_Problem set_
1/ Count the lines in the records that contain the string "bbox", and give only that number.
2/ Extend the forum thread on semi-automatic drywall setups, picking up after its final sentence.

_Excerpt to read_
# Decent "Semi-Automatic" setup?



## Deftworks (7 mo ago)

Hi guys, first time poster. I was thinking about jumping up to a semi-automatic setup from straight up hand tools that I have now. Does anybody have any recommendations for something pretty good but doesn't necessarily have to be top of the line? I normally don't do a ton of drywall on a larger scale but I'm doing more of it now and I've got a whole second floor remodel to do and was thinking about investing a little bit. Thanks


----------



## Mjaw (Nov 24, 2020)

Deftworks said:


> Hi guys, first time poster. I was thinking about jumping up to a semi-automatic setup from straight up hand tools that I have now. Does anybody have any recommendations for something pretty good but doesn't necessarily have to be top of the line? I normally don't do a ton of drywall on a larger scale but I'm doing more of it now and I've got a whole second floor remodel to do and was thinking about investing a little bit. Thanks


Depends how much you want to spend?, i have couple sets of boxes, (a bazooka that i never use)

_Data for processing_

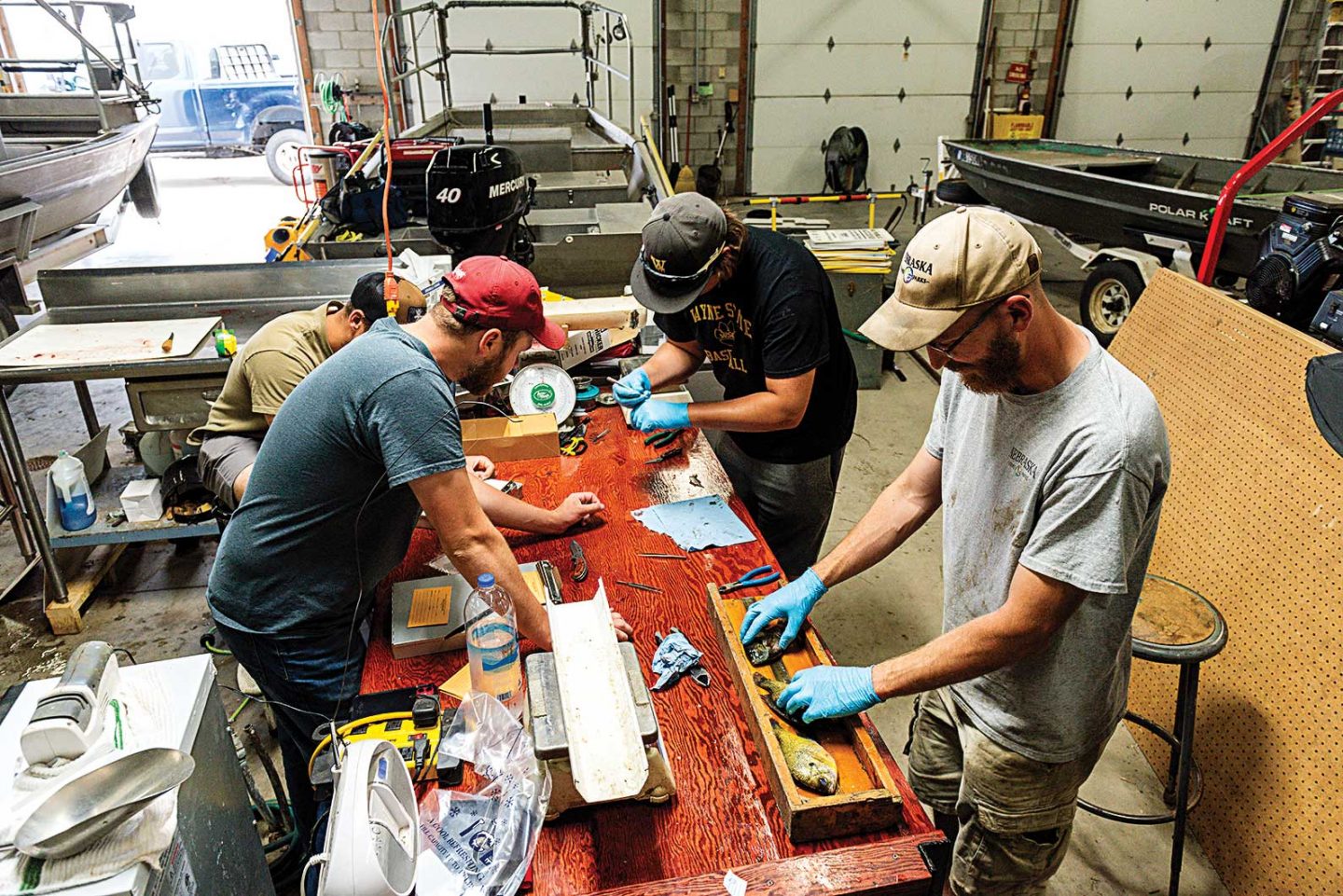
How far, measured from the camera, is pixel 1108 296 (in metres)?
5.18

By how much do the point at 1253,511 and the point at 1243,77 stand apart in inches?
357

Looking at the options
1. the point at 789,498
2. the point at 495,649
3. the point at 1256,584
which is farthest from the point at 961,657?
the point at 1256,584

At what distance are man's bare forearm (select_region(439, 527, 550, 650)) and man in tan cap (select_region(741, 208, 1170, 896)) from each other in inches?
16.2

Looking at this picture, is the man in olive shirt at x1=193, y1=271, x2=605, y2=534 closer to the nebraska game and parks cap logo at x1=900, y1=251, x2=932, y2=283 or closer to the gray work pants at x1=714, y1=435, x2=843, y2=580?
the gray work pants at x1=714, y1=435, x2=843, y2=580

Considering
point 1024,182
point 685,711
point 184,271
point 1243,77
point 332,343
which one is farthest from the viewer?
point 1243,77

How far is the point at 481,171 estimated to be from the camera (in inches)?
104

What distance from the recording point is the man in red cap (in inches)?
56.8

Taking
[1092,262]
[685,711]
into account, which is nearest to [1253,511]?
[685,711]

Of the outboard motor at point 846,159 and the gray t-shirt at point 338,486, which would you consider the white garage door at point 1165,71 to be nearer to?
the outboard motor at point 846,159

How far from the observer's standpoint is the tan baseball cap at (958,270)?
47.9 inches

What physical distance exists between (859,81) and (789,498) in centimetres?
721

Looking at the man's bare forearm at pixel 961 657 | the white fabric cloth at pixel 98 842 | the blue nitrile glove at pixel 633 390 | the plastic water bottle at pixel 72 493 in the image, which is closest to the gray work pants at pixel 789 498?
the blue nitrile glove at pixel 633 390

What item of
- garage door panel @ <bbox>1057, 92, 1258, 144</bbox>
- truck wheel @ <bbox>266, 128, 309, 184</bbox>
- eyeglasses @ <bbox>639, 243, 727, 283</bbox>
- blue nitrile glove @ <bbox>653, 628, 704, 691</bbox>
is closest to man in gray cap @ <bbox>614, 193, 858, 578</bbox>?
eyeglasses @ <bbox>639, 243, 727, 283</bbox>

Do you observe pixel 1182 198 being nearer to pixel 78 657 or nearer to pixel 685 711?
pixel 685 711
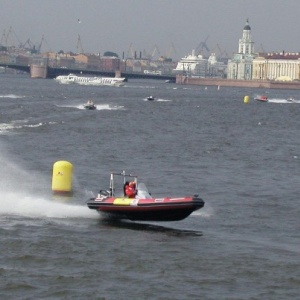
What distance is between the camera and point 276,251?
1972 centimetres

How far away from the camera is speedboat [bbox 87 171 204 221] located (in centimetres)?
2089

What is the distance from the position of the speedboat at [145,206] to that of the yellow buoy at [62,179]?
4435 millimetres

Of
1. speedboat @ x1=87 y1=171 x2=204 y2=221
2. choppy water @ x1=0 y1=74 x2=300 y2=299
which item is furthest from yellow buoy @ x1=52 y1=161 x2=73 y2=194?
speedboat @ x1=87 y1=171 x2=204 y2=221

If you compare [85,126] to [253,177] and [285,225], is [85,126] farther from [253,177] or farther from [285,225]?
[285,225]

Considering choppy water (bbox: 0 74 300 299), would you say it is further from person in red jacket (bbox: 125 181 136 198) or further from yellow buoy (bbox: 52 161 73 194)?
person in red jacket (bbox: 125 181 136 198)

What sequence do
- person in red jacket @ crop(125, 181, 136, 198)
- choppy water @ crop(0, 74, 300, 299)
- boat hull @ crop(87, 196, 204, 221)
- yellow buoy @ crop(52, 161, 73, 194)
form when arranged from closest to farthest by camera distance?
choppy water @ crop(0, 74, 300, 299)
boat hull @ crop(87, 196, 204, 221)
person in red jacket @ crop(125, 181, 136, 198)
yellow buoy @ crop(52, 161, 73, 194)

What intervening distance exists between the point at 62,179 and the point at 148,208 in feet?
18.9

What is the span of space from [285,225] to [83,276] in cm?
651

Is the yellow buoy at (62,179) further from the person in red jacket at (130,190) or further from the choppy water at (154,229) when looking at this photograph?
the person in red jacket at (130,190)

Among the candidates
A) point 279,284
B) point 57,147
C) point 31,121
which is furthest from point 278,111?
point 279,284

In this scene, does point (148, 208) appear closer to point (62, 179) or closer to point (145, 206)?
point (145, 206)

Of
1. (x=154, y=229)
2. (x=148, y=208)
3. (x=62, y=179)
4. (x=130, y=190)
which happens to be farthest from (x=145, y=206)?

---

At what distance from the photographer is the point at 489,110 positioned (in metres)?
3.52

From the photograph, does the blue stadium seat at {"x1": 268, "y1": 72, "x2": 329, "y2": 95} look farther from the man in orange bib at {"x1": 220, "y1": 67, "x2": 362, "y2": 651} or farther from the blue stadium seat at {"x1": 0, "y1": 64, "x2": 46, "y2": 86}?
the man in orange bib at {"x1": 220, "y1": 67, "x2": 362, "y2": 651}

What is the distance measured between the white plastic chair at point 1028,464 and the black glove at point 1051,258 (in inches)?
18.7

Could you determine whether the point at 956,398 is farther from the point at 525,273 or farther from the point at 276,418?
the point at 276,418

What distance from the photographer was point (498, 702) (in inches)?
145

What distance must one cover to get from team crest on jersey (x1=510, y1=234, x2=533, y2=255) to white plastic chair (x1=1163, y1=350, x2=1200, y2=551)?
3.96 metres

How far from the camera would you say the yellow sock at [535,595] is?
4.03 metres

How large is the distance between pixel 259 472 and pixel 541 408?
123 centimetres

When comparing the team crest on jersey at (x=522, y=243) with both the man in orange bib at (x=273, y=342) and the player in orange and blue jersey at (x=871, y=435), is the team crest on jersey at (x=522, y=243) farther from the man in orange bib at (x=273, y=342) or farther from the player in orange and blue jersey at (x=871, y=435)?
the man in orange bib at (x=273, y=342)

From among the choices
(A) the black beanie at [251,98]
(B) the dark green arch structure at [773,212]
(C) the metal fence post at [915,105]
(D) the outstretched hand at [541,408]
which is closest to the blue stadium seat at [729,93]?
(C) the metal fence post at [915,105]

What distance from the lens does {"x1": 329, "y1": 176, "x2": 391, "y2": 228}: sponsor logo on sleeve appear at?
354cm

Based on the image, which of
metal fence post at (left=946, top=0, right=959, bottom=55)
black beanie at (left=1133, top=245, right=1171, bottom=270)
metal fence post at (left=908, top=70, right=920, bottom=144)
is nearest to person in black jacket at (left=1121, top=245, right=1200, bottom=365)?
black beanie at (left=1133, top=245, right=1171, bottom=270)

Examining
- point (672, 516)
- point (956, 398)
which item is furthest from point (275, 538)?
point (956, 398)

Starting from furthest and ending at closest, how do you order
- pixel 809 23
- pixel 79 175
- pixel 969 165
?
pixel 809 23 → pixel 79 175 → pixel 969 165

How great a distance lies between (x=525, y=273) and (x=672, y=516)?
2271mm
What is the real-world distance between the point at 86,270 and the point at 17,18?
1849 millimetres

_Expected outputs_
1/ 9

2/
----------



## picks drywall (Apr 13, 2021)

bazooka, pump, roller, glazer, wall boxes. i never liked the angle box much. if your just 1 man it wont pay to mess with tools. imo


----------



## endo_alley (Nov 2, 2013)

"bazooka, pump, roller, glazer, wall boxes. i never liked the angle box much. if your just 1 man it wont pay to mess with tools. imo "
Use a 2.5" angle head for glazing tape. And a 3.5" or 3" for running angles. I consider the angle box the greatest time saver of them all on finishes which need angles run.


----------



## Tonydif (May 8, 2021)

endo_alley said:


> "bazooka, pump, roller, glazer, wall boxes. i never liked the angle box much. if your just 1 man it wont pay to mess with tools. imo "
> Use a 2.5" angle head for glazing tape. And a 3.5" or 3" for running angles. I consider the angle box the greatest time saver of them all on finishes which need angles run.


What about Angle Box didn't you like?
I'm picking it up more lately because it's easier on shoulder than tube. I'm not good though, make a mess doing bottoms


----------



## endo_alley (Nov 2, 2013)

"What about Angle Box didn't you like?
I'm picking it up more lately because it's easier on shoulder than tube. I'm not good though, make a mess doing bottoms "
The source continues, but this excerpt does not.